• _SÉRIE D'EXERCICES_:
[1] Dans le texte sur la peur de questionner, relevez les trois choses que la phrase commençant par « Cela introduit » attribue au fait de questionner.
[2] Reproduisez le passage du texte sur la peur de questionner qui commence par "2. La peur de" et se termine par "dans le non-dit.".

• _TEXTE DU DOCUMENT_:
***
Pourquoi questionner fait peur ?
- Jérôme Lecoq
- 4 juin
- 3 min de lecture

Il suffit parfois d'une question pour briser une harmonie apparente. Comme si, en un instant, le lien se tendait, le regard se détournait, l'atmosphère se chargeait. Pourquoi une simple interrogation peut-elle produire un tel effet ? Pourquoi questionner fait-il peur ?
Il y a, en réalité, plusieurs types de peur qui se nouent autour de l'acte de questionner. Toutes ont un point commun : elles touchent à notre rapport à l'autre, à nous-mêmes, à la vérité. Mais elles prennent des formes différentes, parfois contradictoires.
1. La peur de rompre la fusion
Nombre de relations se vivent sur le mode de l'accord tacite. Le silence y est valorisé comme signe de profondeur, d'évidence partagée, d'harmonie ineffable. Parler, c'est déjà introduire une distinction ; questionner, c'est avouer qu'on ne sait pas ce que l'autre pense, qu'on ne comprend pas, qu'on doute. Cela introduit une distance, une dissymétrie, un manque. Or certaines relations, notamment amoureuses, reposent sur l'idée que le lien est d'autant plus fort qu'il est silencieux, indéfinissable, au-delà des mots.
Dans cette perspective, questionner apparaît comme une trahison de la fusion. C'est refuser de se fondre dans l'autre, de se perdre en lui. C'est affirmer sa propre opacité, et donc sa séparation. La peur surgit alors : et si, en posant une question, je provoquais un effondrement ? Si je montrais que nous ne sommes pas si proches ? Que je ne te comprends pas, que tu m'échappes ?
2. La peur de profaner l'intime
Cette peur-là est plus contemporaine. Elle s'enracine dans l'idée que ce qui est intime est aussi sacré : qu'au plus profond de soi réside un "vrai moi" qu'il serait indécent, voire violent, d'exposer. Questionner, dans ce cadre, c'est contraindre l'autre à parler de ce qu'il préfère garder secret, à mettre en mots ce qui n'a pas vocation à l'être. C'est risquer d'écraser par la pensée ce qui ne vit que dans le non-dit.
***
• _MATÉRIEL FOURNI_:

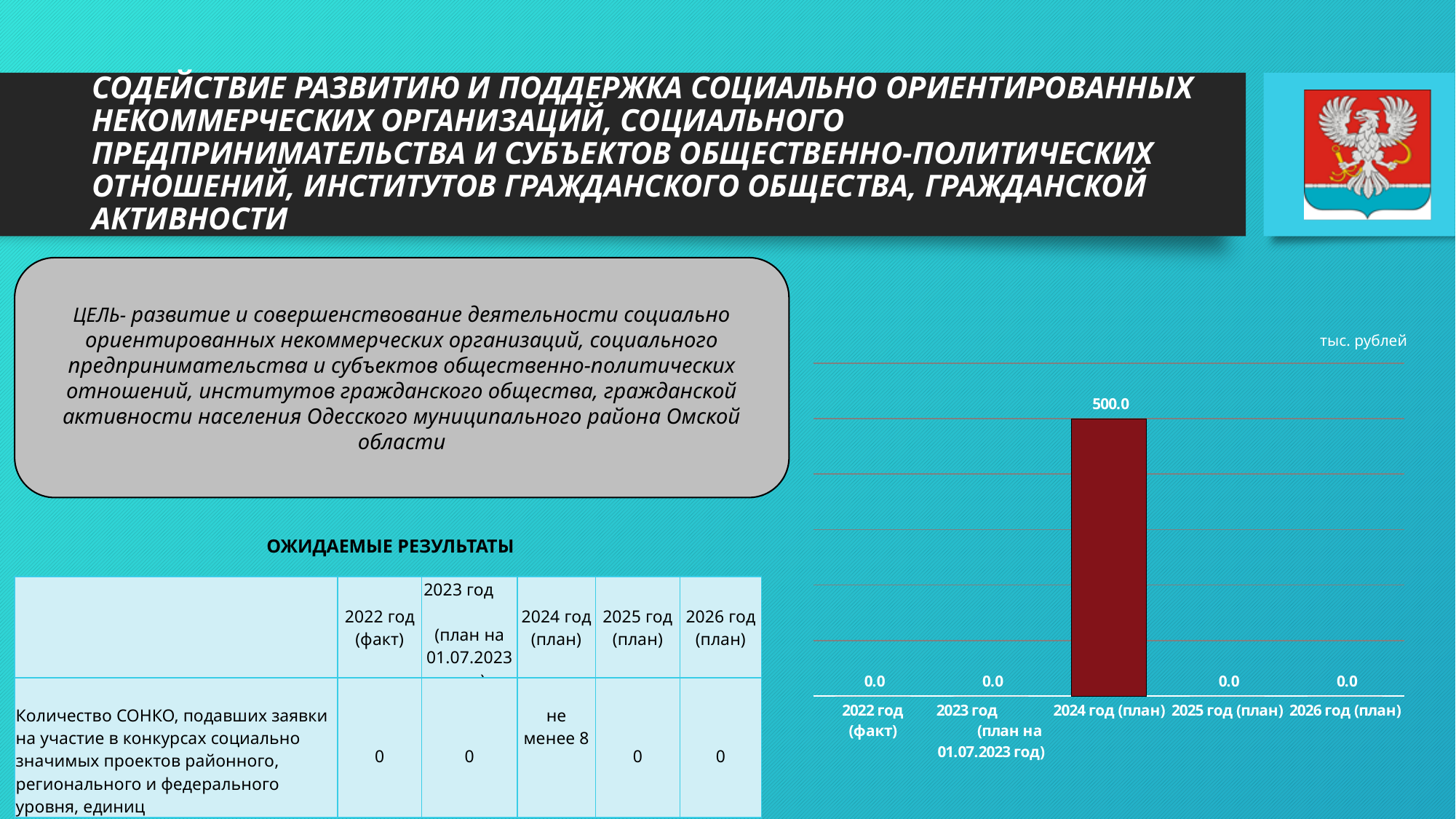
Which is larger on the bar chart: the value for 2024 год (план) or the value for 2022 год (факт)? 2024 год (план) What is the value for 2024 год (план) on the bar chart? 500.0 How many categories (years) are plotted on the bar chart? 5 What is the difference between the values for 2024 год (план) and 2025 год (план) on the bar chart? 500.0 What is the value for 2026 год (план) on the bar chart? 0.0 What type of chart is shown on the right side of the slide? bar chart What is the value for 2025 год (план) on the bar chart? 0.0 What unit of measurement is indicated above the bar chart? тыс. рублей What is the value for 2023 год (план на 01.07.2023 год) on the bar chart? 0.0 Which category has the highest value on the bar chart? 2024 год (план) What is the value for 2022 год (факт) on the bar chart? 0.0 What colour is the bar for 2024 год (план) on the chart? dark red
***
• _RÉPONSES AUX EXERCICES_:
[1]
une distance
une dissymétrie
un manque

[2]
2. La peur de profaner l'intime
Cette peur-là est plus contemporaine. Elle s'enracine dans l'idée que ce qui est intime est aussi sacré : qu'au plus profond de soi réside un "vrai moi" qu'il serait indécent, voire violent, d'exposer. Questionner, dans ce cadre, c'est contraindre l'autre à parler de ce qu'il préfère garder secret, à mettre en mots ce qui n'a pas vocation à l'être. C'est risquer d'écraser par la pensée ce qui ne vit que dans le non-dit.